Lake Michigan to Puget Sound

Various publishers issued paperback booklets like this for selected rail routes, such as the Rio Grande (“Rocky Mountain Views”), SP’s Portland-San Francisco line (“Shasta Route”), and Union Pacific’s Overland Route (“Pathway to the Setting Sun”). While not railroad issue, they were obviously published with the cooperation of the railroads and were no doubt sold in train stations and possibly on board the trains themselves.

Click image to download an 81-MB PDF of this 52-page booklet.

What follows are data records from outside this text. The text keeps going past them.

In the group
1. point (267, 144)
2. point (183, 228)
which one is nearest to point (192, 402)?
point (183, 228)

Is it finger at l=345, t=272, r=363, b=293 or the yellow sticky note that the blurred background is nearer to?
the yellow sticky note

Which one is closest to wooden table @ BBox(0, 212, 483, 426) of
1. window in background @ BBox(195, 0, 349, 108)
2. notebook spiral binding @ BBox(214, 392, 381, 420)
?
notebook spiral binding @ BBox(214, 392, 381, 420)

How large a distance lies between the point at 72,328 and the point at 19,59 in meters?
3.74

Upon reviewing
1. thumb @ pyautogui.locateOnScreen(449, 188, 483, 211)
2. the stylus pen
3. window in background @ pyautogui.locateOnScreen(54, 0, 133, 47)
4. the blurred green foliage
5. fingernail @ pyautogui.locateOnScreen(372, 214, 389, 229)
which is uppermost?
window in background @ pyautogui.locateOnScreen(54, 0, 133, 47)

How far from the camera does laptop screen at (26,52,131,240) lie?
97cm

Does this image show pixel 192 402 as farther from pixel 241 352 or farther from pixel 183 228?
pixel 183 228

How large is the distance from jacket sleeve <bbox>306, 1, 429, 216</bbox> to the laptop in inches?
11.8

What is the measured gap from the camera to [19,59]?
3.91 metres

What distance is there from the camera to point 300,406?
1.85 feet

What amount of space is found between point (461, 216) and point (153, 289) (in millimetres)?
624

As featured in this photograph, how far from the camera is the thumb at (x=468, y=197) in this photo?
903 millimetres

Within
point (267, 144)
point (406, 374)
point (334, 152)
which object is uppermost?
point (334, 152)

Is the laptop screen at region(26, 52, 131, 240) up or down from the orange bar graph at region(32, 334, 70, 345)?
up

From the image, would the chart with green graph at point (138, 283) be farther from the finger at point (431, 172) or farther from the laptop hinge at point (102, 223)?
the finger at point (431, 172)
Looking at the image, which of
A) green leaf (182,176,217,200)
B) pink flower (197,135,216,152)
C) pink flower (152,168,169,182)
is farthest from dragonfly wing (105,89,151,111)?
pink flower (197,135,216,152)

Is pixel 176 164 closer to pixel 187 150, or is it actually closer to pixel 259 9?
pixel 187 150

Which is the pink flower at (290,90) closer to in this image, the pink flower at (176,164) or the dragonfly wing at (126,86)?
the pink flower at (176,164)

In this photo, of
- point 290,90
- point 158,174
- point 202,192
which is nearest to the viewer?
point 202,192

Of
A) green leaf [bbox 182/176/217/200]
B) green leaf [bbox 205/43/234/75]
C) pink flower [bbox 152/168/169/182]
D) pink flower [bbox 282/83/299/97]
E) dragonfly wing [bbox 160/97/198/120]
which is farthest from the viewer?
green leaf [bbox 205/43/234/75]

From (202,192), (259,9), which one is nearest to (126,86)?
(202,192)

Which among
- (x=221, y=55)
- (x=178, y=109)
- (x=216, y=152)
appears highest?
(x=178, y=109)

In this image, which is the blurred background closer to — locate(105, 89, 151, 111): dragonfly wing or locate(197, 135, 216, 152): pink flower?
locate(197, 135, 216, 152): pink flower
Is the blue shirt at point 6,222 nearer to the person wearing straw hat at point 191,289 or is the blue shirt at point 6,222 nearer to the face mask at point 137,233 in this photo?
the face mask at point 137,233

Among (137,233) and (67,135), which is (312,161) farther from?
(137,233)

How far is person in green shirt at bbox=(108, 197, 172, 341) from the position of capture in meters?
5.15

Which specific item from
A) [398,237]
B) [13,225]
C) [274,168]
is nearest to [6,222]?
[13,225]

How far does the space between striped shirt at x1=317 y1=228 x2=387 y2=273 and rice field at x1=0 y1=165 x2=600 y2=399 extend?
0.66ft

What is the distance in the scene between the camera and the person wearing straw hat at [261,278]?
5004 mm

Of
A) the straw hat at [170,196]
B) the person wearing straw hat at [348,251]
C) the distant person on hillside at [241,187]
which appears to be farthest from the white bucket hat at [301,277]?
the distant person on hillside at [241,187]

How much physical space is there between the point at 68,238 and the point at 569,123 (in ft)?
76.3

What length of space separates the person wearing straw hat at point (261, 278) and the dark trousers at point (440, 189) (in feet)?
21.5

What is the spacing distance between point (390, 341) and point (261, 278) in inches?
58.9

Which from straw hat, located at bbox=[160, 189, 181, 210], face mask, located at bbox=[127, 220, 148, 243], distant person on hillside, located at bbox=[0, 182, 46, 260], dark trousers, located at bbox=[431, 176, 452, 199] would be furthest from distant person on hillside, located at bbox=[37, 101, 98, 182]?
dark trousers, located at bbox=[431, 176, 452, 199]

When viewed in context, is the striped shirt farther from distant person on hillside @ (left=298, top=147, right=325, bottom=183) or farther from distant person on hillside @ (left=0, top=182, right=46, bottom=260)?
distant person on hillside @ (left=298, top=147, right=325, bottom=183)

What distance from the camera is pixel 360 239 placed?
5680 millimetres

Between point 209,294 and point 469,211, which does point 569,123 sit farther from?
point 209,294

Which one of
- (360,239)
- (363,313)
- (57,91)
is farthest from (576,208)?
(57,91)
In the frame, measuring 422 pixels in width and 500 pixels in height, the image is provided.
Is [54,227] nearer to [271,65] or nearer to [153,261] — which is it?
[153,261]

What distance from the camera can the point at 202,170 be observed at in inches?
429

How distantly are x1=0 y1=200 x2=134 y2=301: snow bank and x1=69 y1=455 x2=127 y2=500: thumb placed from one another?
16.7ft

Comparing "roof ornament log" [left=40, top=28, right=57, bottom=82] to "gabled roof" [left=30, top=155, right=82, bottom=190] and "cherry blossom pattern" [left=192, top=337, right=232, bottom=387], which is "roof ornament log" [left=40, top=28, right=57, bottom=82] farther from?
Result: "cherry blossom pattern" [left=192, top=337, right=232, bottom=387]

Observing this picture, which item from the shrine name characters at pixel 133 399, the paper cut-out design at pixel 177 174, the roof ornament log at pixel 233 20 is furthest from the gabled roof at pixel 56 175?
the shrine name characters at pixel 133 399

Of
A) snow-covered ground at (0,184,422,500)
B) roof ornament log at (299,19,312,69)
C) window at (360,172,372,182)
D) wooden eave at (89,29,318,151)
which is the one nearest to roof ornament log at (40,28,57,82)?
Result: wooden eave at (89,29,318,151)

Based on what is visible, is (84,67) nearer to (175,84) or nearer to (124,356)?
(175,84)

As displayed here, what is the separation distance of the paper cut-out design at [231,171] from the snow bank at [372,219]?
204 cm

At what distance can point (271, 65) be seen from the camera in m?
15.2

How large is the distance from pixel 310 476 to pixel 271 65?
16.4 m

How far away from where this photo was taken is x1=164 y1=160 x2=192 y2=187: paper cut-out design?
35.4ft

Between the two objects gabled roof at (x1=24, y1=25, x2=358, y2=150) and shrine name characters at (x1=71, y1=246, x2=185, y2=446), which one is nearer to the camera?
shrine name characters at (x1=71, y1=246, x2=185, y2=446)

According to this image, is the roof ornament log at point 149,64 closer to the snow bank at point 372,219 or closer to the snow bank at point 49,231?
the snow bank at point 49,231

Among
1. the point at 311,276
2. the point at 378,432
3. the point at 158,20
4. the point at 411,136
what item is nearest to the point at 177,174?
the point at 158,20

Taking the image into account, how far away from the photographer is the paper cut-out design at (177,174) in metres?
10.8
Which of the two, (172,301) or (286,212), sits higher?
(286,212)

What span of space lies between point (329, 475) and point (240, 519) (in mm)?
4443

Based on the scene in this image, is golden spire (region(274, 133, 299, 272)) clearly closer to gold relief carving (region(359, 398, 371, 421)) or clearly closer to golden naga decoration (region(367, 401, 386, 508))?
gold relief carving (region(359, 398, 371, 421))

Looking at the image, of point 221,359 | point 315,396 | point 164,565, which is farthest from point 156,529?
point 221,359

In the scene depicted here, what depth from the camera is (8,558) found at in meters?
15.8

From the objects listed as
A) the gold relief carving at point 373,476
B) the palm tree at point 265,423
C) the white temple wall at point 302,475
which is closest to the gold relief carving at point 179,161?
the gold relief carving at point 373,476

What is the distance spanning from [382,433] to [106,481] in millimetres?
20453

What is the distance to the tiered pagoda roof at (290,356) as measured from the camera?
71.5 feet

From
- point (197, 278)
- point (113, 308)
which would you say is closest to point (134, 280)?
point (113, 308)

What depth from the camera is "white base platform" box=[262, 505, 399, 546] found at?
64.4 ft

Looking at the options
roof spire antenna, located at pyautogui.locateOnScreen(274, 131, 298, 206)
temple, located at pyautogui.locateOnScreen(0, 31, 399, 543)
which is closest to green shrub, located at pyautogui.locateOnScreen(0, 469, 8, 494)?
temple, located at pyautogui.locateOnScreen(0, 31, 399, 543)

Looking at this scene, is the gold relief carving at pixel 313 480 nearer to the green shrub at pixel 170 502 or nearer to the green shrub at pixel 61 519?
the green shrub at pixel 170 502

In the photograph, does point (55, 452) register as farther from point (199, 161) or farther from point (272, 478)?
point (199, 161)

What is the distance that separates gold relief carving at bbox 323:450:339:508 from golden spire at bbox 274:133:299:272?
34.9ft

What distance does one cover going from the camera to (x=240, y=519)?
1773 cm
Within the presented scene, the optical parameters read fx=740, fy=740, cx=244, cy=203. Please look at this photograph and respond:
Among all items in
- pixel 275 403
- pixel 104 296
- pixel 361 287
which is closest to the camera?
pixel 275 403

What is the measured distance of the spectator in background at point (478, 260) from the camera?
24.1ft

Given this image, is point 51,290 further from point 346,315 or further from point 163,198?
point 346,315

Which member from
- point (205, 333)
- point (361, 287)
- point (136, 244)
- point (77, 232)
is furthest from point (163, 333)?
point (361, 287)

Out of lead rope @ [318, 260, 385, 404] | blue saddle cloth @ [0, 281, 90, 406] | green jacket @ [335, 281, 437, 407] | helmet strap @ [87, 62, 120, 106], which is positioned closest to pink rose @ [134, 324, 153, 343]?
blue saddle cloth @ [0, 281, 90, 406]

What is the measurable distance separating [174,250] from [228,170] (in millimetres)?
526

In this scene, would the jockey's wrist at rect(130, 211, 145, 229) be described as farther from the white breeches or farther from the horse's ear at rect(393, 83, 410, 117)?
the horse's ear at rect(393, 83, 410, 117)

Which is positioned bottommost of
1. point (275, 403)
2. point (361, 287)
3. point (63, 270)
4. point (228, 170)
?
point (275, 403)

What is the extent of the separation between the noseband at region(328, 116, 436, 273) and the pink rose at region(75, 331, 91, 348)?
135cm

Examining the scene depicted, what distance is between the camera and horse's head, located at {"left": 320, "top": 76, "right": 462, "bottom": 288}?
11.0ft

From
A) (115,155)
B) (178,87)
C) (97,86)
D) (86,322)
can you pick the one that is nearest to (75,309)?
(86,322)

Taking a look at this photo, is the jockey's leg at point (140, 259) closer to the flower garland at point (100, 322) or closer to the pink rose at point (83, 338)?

This particular booklet has hand-colored photos (at least one of which is based on a black-and-white photo by Asahel Curtis) along with a couple pages of text and a Milwaukee Road route map. The photos, nearly all of which show pictures of Milwaukee trains in scenic locations, are printed on white paper glued onto one side of a much cheaper grade of paper; so this 52-page booklet has just 23 photos including the one on the cover.

Someone has handwritten “J. Richard Haxton 1923, Returned to Pullman Wn from Detroit Michigan.” The $1.25 price of the book would be nearly $14 today.

On the inside back cover, someone else has pasted five business cards of J.E. Custer, an agent with Northern Pacific, whose time with the railroad apparently included stints in Walla Walla, Portland, and Seattle. Also pasted in is an early version of NP’s “Story of the Monad,” which I didn’t scan except for the two pages that happened to be open when I scanned the booklet that is part of the Spokane Public Library’s Northwest Collection.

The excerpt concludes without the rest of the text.